**你的任务:** 请接续下面这篇 Elasticsearch 笔记，从它最后一行之后往下写。

**阅读材料:**

────

Elastic Stack

Beats 数据采集
LogStash 数据转换
ElasticSearch 存储/索引/聚合
Kibana 数据可视化

节点角色

节点角色	配置+默认值
Master Eligible (主节点候选)	`node.master=true`
Data	`node.data=true`
Machine Learning	`node.ml=true` && `xpack.ml.enabled`
Ingest(预处理)	`node.ingest=true`
Coordinating only(只用于协同)	`无` 除 xpack 设置其他值全为 false; 各种节点都包含协同功能, 不能禁用; 用来处理收集数据.

任何一个节点都了解集群中其他节点的节点, 可以转发请求到合适的节点;
默认配置下, 任何节点都可以处理 HTTP查询和传输数据;

Data Node 持有:

Shards 数据
集群元数据+索引元数据

Master Eligible Node 持有:

集群元数据+索引元数据

https://www.elastic.co/guide/en/elasticsearch/reference/7.6/modules-node.html

分片

Primary Shard 主分片	Replica Shard 副本分片
For: 水平扩展. 各个主分片被分配到多台机器	For: 高可用. 为主分片拷贝.
主分片数在索引创建时确定, 之后不能修改.	可动态增减副本分片, 来调整可用性和读取性能.

一个分片即一个 Lucene 实例;

状态查看 API

# 查看集群状态
GET /_cluster/health

# 查看节点列表
GET /_cat/nodes?v

# 查看分片列表
GET /_cat/shards?v

# 查看索引概况列表
GET /_cat/indices?v

# 查看改索引概况
GET /_cat/indices/movies?v

# 查看该索引的 Setting 和 Mapping
GET /movies

CRUD

创建文档时让 ES 自动生成 ID, 需要使用 POST, PUT 必须指明 ID.

# get: 读取 by ID
GET /users/_doc/123
GET /users/_doc/234

# create: 只新建(ID不存在的文档)
POST /users/_create/234
{
  "firstName": "BD",
  "lastName": "C",
  "tags": ["boy", "engineer"]
}

# index: 新建 or 全量覆盖
PUT /users/_doc/123
{
  "firstName": "BD",
  "lastName": "C",
  "tags": ["boy", "engineer"]
}

# update: 只部分修改(ID已存在的文档)
POST /users/_update/123
{
  "doc": {
    "firstName": "Focus"
  }
}

# delete: 删除 by ID
DELETE /users/_doc/123
DELETE /users/_doc/234

# 批量操作 (出错继续执行)

────

**提供的数据:**
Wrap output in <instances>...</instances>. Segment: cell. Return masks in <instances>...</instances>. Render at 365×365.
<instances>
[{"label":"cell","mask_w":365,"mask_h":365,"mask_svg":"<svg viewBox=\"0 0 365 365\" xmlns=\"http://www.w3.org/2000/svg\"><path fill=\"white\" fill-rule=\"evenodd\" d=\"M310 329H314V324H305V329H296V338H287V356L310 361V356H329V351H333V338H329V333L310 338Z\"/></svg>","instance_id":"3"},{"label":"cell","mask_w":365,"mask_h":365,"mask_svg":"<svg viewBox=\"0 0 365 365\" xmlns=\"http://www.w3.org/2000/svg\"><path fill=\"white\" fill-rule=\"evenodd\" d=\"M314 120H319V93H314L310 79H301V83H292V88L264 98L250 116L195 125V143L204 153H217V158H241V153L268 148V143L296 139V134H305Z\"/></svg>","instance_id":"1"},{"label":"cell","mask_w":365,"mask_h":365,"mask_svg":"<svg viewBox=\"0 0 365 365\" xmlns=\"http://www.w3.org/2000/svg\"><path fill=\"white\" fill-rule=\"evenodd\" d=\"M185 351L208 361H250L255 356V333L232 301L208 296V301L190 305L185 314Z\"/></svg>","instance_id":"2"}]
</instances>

────

**练习输出:**
POST /_bulk
{"delete": {"_index": "users", "_id": 123}}
{"create": {"_index": "users", "_id": 123}}
{"tags": ["boy", "engineer"]}
{"index": {"_index": "users", "_id": 123}}
{"firstName": "bulk FN", "lastName": "bulk LN"}
{"update": {"_index": "users", "_id": 123}}
{"doc": {"tags": ["PHP", "Ruby", "Java"]}}


# 批量读取
GET /_mget
{
  "docs": [
    {
      "_index": "users",
      "_id": 123
    },
    {
      "_index": "users",
      "_id": 234
    }
  ]
}

倒排索引

	索引	倒排索引
key	`id: 123`	`term: Ming`
value	`name: Xiao Ming Ming, age: 19`	`id: 123, term_frequency: 2, position: [5, 10], offset: [[5, 9], [10, 14]]`

分词器 Analyzer

Character Filter => Tokenizer => Token Filter

查询

Path	Range
/_search	全部索引
/index1/_search	index1
/index1,index2/_search	index1 和 index2
/index*/_search	以 index 开头的索引

基于 URI 的查询

# 在全部索引的任意字段搜索 Jack
GET /_search?q=Jack

# 在全部索引的title字段搜索 Jack
GET /_search?q=title:Jack

# 在 users 索引的任意字段搜索 Jack
GET /users/_search?q=Jack

# 在 users 索引的 firstName 字段搜索 Jack
GET /users/_search?q=firstName:Jack

# 在全部索引上模糊查询
GET /_search?q=ExhalX~1

# 查询要求包含 Waiting 或 Exhale
GET /_search?q=Waiting Exhale

# 查询要求包含 Waiting 和  Exhale, 并且要求 Exhale 的位置紧跟 Waiting 后面
# 位置(position)相邻, 不要求中间空格的数量
GET /_search?q="Waiting Exhale"

基于 Request Body 的查询

# 查询所有
GET /movies/_search
{
  "query": {
    "match_all": {}
  }
}

# `_source`  选定需要返回的字段;
# `from` `size` 游标;
# script_fields 脚本
GET /movies/_search
{
  "_source": [
    "id",
    "title"
  ],
  "from": 0,
  "size": 5,
  "query": {
    "match_all": {}
  },
  "script_fields": {
    "beautiful_title": {
      "script": {
        "lang": "painless",
        "source": "'<h1>' + doc['title.keyword'].value + '<h1/>'"
      }
    }
  }
}

# 短语匹配
# 先将文本分词, 拆成 term, (包含位置顺序)
# 要求 term 全部能搜索到, 并且位置顺序一致 (空格不要求)
GET /movies/_search
{
  "query": {
    "match_phrase": {
      "title": "Waiting to Exhale"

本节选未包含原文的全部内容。